Fragment tekstu —
>>>>>

Nasza Loteria NaM - pasek na kartach artykułów

Maraton Pisania Listów w obronie praw człowieka

Redakcja
Dziś w południe rozpoczął się Maraton Pisania Listów przeciw udokumentowanemu łamaniu praw człowieka. Łódzka akcja zakończy się jutro w południe.

W czasie Maratonu przez 24 godziny, ręcznie pisane są listy w obronie kilkunastu konkretnych osób lub grup osób, których prawa człowieka zostały złamane. Akcja ta odbywa się co roku w okolicach 10 grudnia, kiedy obchodzony jest Międzynarodowy Dzień Praw Człowieka.

- Listy te wysyłane są do decydentów politycznych, a część z nich, tzw. listy solidarności trafiają do więźniów - tłumaczy Weronika Alama, koordynator łódzkiej grupy Amnesty International.

W tym roku Maraton Pisania Listów odbywa się po raz jedenasty. Dziś (11 grudnia) w południe łodzianie rozpoczęli pisanie listów w Kawiarni Cafe Wolność, przy placu Wolności 7 oraz w Zapiecku, ul. Piotrkowska 43. W pierwszym z miejsc akcja zakończy się dziś o 20, zaś pisanie listów najdłużej potrwa w Zapiecku. Koniec przewidziany jest na niedzielne południe. Tam łodzianie będą pisać listy przez 24 godziny.

<<<<<

Materiały do analizy —

>>>>>

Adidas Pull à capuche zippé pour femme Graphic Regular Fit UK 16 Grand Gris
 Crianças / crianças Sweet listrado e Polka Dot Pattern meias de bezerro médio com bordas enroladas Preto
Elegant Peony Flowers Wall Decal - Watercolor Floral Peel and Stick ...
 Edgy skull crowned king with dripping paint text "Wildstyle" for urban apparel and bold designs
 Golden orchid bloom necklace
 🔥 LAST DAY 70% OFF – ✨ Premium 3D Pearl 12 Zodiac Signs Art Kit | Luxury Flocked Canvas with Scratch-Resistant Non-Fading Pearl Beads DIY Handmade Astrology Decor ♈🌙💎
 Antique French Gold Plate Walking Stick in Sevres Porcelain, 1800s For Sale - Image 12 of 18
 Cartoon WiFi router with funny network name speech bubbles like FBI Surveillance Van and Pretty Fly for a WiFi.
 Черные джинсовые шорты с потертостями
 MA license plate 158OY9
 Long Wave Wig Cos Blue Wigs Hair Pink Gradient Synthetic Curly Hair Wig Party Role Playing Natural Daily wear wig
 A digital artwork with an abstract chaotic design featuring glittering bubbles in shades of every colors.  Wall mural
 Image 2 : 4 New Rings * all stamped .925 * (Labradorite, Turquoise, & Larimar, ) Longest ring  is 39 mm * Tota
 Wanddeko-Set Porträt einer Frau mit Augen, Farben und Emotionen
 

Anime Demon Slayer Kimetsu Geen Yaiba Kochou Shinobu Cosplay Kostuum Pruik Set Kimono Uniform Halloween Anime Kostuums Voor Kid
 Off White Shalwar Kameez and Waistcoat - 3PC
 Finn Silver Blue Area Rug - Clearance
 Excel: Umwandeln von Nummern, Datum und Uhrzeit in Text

<<<<<

Zadania do wykonania —
**1)** Przepisz słowo w słowo część tekstu o Maratonie Pisania Listów od słów „Nasza Loteria NaM” aż do słów „grupy Amnesty International.” włącznie.
**2)** Który raz z kolei odbywa się w tym roku Maraton Pisania Listów według tekstu o Maratonie Pisania Listów?
**3)** Napisz dalszy ciąg tekstu o Maratonie Pisania Listów, zaczynając po jego ostatnim zdaniu.
Zapisy nie mają żadnego związku z tekstem o Maratonie Pisania Listów.

Odpowiedzi do zadań —
**1)**
Nasza Loteria NaM - pasek na kartach artykułów

Maraton Pisania Listów w obronie praw człowieka

Redakcja
Dziś w południe rozpoczął się Maraton Pisania Listów przeciw udokumentowanemu łamaniu praw człowieka. Łódzka akcja zakończy się jutro w południe.

W czasie Maratonu przez 24 godziny, ręcznie pisane są listy w obronie kilkunastu konkretnych osób lub grup osób, których prawa człowieka zostały złamane. Akcja ta odbywa się co roku w okolicach 10 grudnia, kiedy obchodzony jest Międzynarodowy Dzień Praw Człowieka.

- Listy te wysyłane są do decydentów politycznych, a część z nich, tzw. listy solidarności trafiają do więźniów - tłumaczy Weronika Alama, koordynator łódzkiej grupy Amnesty International.

**2)** Po raz jedenasty.

**3)**
- Wiele osób biorących udział w Maratonie otrzymuje odpowiedź na swoje listy, a osoby, które dzięki tym listom zostały uwolnione przyznają, że dodawały im one otuchy i pocieszenia - przekonuje Draginja Nadażdin, dyrektor Amnesty International Polska. - Nasze listy solidarności okazują się często ostatnią nadzieją dla prześladowanych i więzionych - dodaje.

Listy jako konkretny przykład działania

Indywidualnie wyrażony sprzeciw wobec łamania praw człowieka ma szczególną moc, przekonują organizatorzy. Według nich, dotychczas napisane listy pomogły w 30 proc. przypadków spraw, w intencji których pisali. - Mamy odzew, że te sprawy zakończyły się szczęśliwie - przekonuje Alama. Tegoroczne listy pisane są m.in. w obronie:

Katolickiego księdza ojca Alejandro Solalinde Guerra z Meksyku, który zajmuje się tworzeniem bezpiecznych miejsc dla migrantów, z dala od gangów, które ich wykorzystują. Jego życie jest zagrożone.

Mao Hengfeng, matka trójki dzieci była wielokrotnie aresztowana i torturowana w Chinach za swoje działania na rzecz praw kobiet oraz ofiar przymusowych eksmisji. Odsiaduje wyrok 18 miesięcy w obozie "reedukacji przez pracę".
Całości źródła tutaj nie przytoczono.